Aim of the exercise:
How many of the lines below have the word "trap" in them? The answer is that number and nothing more.

Extracted records:
↓

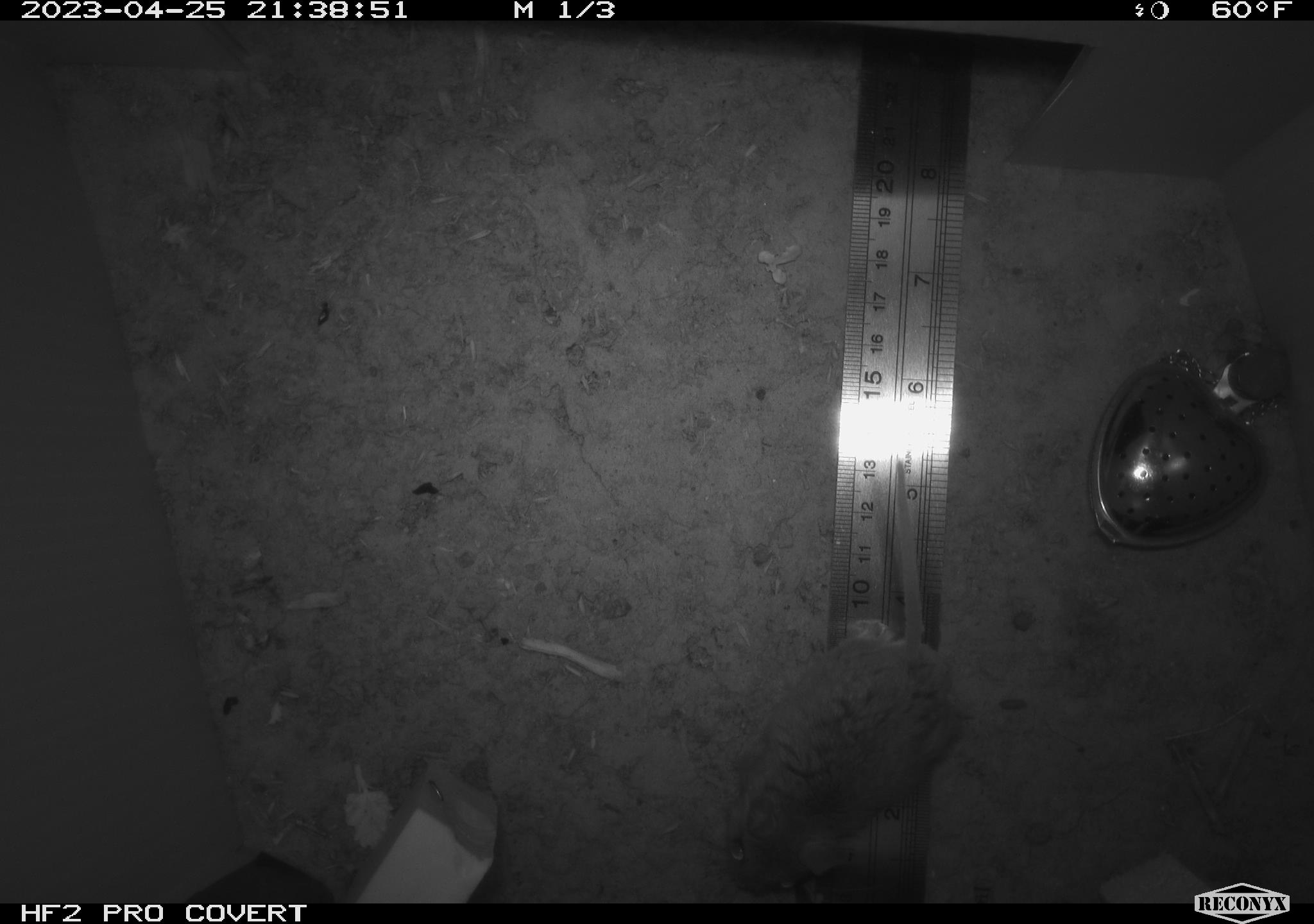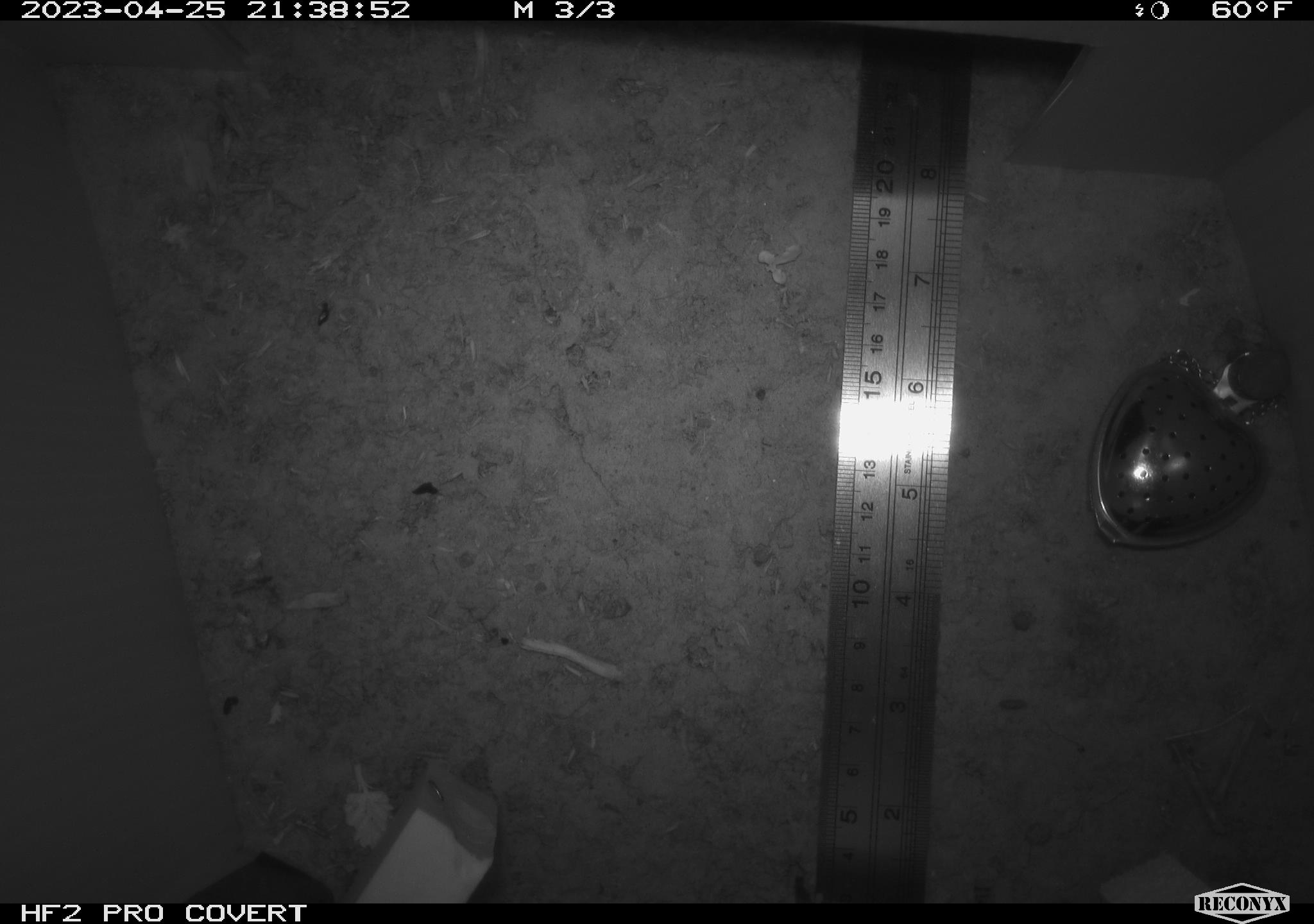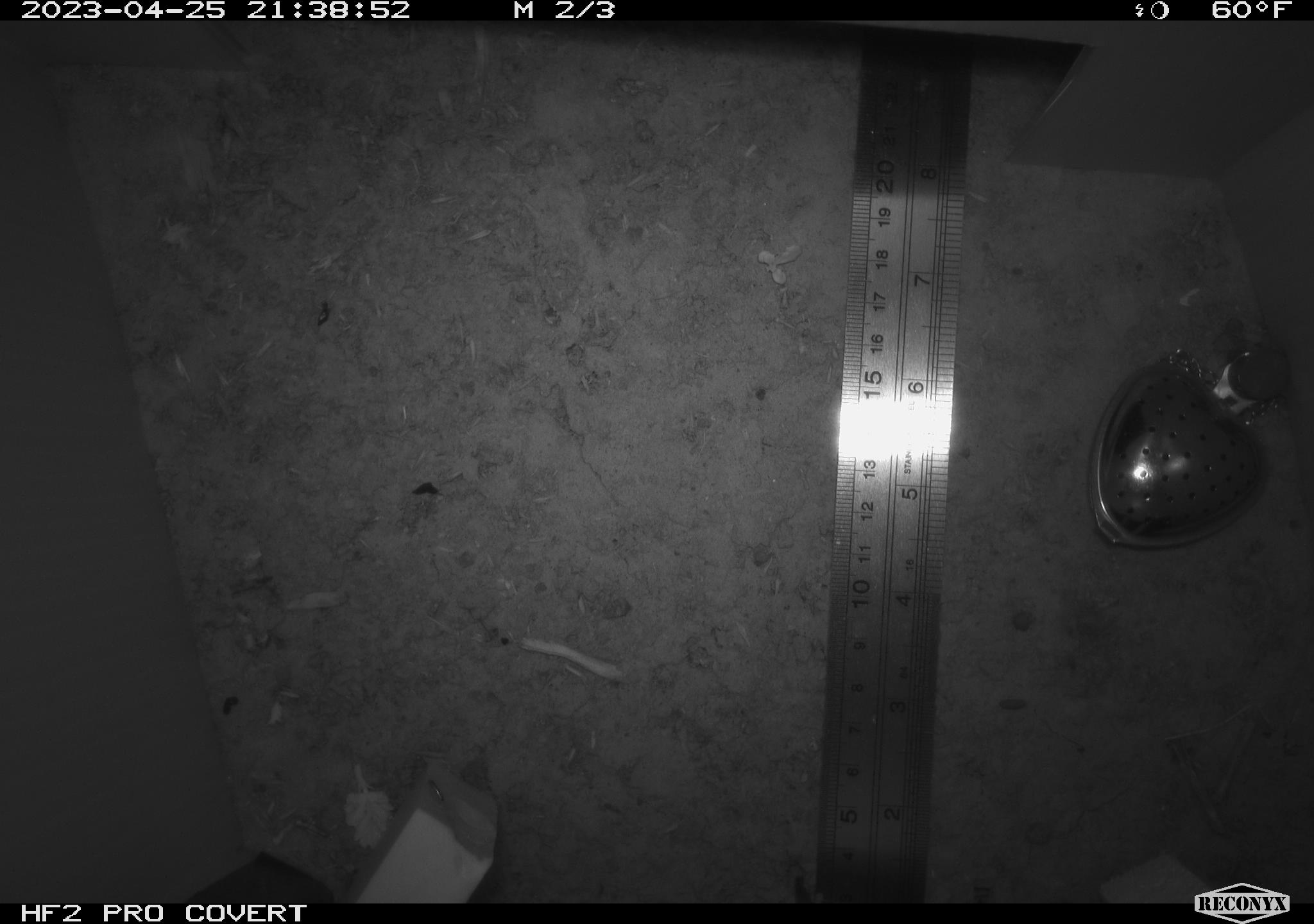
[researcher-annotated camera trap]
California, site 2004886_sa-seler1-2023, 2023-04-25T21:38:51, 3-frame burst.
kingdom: Animalia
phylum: Chordata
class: Mammalia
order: Rodentia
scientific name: Rodentia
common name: mouse species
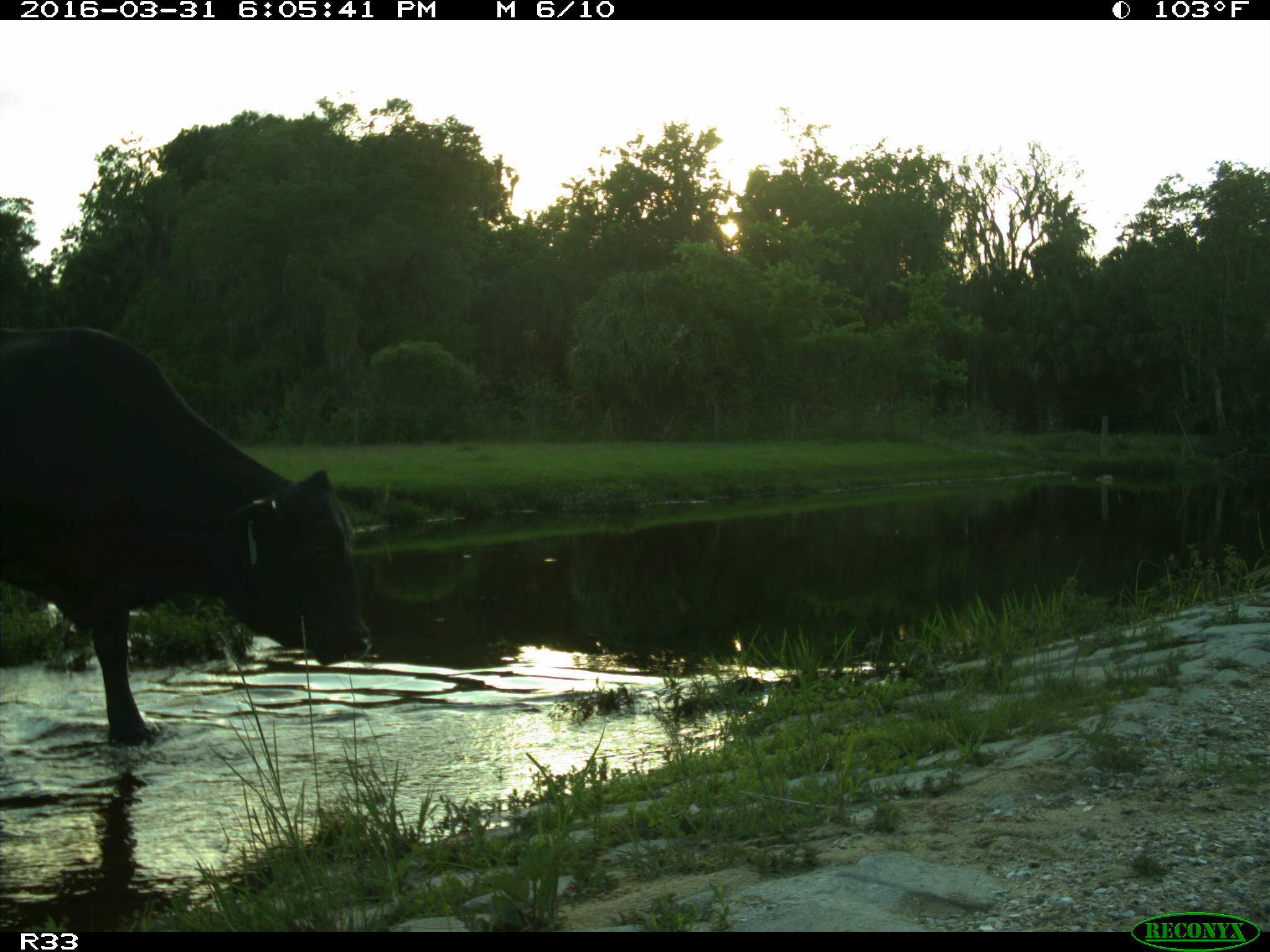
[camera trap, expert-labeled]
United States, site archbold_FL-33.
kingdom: Animalia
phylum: Chordata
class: Mammalia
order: Artiodactyla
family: Bovidae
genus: Bos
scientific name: Bos taurus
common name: domestic cow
Bos taurus (domestic cow).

↑

Solution to the problem:
2